Indie publishers hold hidden literary gems


Independent and self-publishing is all the rage these days. As someone interested in creative writing myself, I think it’s important to give time to other aspiring authors who’ve chosen to take their creative destinies into their own hands and publish their work themselves.

One particularly fascinating work that falls under this category is Treyvon Meursault’s “L’Appel Du Vide.” From the opening scenes of “L’Appel Du Vide,” readers might think this is a book that’s one of many in a series by Meursault. In fact, one would probably never imagine that this 250+ page epic ripe with expertly-set scenes, a distinguished cast of characters and a plot that challenges readers’ thinking much more so than your typical fantasy fic is actually Meursault’s debut novel.
The novel is immersive, and is based on the premise that following humanity’s emergence, those who’ve claimed themselves as gods after slaughtering their world’s former inhabitants find their authority threatened. Without relinquishing their dominion to the growing population of “pygmies” who now inhabit their land, life will cease to exist, unless these “gods” are able to find another life form to bear their burden. As a book that puts the reader in the center of the action, this is where you come in.
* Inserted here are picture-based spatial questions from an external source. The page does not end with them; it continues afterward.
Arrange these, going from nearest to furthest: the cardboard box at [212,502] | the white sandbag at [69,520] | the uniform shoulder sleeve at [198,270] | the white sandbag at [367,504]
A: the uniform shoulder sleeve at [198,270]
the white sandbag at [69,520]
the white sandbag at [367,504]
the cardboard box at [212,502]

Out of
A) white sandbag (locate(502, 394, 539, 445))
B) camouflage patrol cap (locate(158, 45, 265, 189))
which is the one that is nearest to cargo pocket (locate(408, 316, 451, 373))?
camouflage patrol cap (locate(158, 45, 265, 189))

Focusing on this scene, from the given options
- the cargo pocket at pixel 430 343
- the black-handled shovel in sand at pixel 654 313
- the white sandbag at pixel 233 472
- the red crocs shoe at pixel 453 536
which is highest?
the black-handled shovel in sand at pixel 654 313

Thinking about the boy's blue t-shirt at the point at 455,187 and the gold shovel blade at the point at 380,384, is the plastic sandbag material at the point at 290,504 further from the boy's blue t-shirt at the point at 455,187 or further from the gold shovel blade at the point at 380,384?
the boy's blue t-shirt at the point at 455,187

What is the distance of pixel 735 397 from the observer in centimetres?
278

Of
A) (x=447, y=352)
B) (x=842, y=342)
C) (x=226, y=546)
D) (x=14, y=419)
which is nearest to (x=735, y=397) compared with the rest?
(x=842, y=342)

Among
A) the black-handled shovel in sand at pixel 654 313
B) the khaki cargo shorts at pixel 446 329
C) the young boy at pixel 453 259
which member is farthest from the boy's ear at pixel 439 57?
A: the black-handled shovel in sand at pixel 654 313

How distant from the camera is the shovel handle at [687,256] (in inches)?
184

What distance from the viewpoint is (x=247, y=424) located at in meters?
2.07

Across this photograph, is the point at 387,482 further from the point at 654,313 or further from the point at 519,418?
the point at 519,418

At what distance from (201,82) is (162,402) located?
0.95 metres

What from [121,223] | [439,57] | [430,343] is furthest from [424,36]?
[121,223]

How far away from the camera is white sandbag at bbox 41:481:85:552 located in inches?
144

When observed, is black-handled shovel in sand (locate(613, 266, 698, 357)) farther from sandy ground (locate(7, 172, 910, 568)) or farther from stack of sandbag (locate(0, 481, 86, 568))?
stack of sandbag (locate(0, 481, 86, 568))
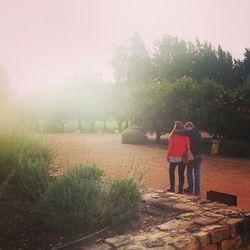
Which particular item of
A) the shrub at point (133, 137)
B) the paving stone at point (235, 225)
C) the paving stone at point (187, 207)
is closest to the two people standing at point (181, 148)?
the paving stone at point (187, 207)

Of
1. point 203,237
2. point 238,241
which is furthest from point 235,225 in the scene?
point 203,237

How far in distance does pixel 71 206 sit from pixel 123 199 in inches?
36.5

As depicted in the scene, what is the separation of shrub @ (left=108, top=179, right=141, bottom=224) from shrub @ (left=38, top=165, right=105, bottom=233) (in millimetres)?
267

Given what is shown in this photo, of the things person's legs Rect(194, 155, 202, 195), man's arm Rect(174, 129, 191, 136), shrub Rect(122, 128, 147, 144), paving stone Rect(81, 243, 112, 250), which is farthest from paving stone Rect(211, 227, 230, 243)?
shrub Rect(122, 128, 147, 144)

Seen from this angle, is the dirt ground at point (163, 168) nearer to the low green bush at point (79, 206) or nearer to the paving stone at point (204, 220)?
the low green bush at point (79, 206)

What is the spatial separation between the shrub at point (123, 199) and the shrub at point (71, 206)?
267mm

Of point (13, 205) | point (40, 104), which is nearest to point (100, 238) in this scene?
point (13, 205)

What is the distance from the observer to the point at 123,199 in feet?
20.4

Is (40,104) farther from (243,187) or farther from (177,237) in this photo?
(177,237)

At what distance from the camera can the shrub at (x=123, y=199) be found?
602 cm

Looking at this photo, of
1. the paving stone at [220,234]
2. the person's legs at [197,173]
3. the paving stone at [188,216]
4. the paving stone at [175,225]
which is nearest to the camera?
the paving stone at [220,234]

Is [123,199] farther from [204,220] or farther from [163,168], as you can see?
[163,168]

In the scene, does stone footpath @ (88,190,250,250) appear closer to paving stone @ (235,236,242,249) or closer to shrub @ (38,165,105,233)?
paving stone @ (235,236,242,249)

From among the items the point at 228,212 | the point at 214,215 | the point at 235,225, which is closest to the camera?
the point at 235,225
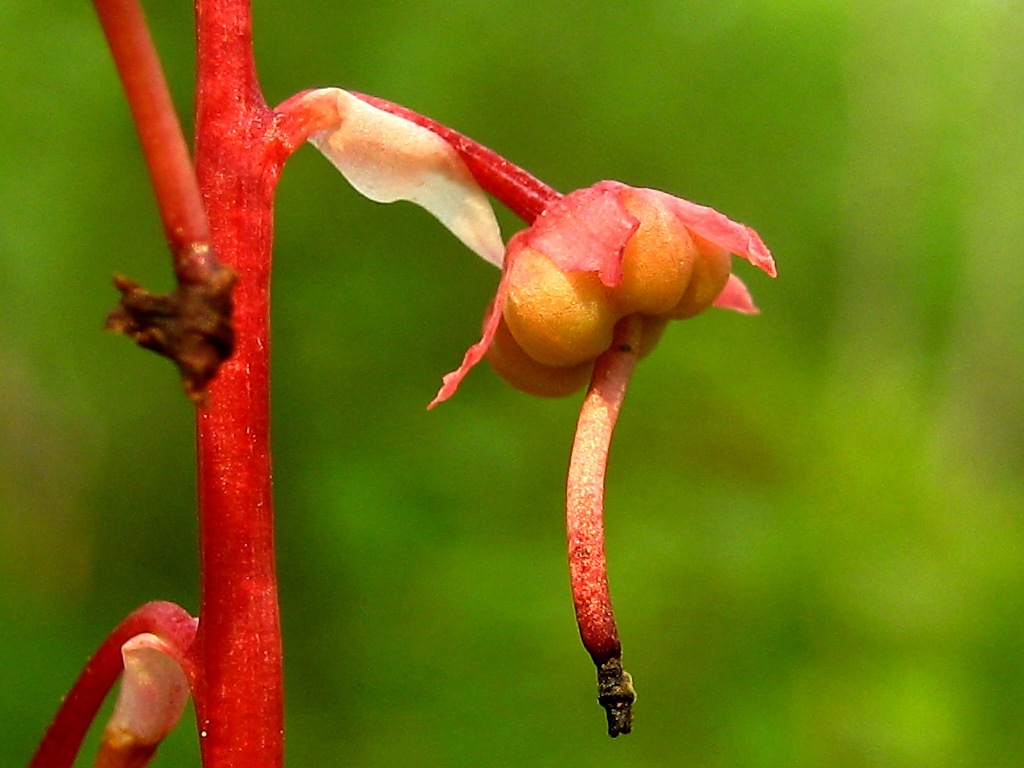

Throughout “L’Appel Du Vide,” Meursault expertly creates scene after scene, using dialogue between characters to break up series of events that range from assaults on giants to taking leaps of faith from atop sandworms. Meursault uses dialogue and actions as more than just a way to break up the action of “L’Appel Du Vide,” however, expertly using characters’ thoughts, words, expressions and actions to give greater insight into characters’ pasts or motives in the present. Even what at first seem like minor details, such as single characters’ “stoic” expressions or whimperings, will actually often give readers insight into a character’s thoughts, tempers or even traits that authors less articulate than Meursault would have to all but spell out for audiences.

Overall, “L’Appel Du Vide” is an epic power struggle that reads like a roller coaster driven by consequence and suffering. Meursault is brilliant at taking tropes commonly seen in the fantasy fiction genre and making them feel brand new, while also adding a flair to the genre that is distinctly his own. His ability to create memorable characters, plot-driving dialogue and scenes that literally put the reader on location in “L’Appel Du Vide” make for an adventure that will send you on a quest to fulfill a prophecy that in and of itself will have you questioning what your purpose and aspirations are, both in the narrative and in the scheme of all things.

A distinct take on the fantasy genre, this work of what Meursault describes as “fanfiction” is an incredible adventure and is excellently edited. I highly recommend it to readers interested in fantasy, action and adventure or fans of fantastical mythology, or to anyone looking to take the plunge into exploring works that aren’t products of your typical big-name publishers.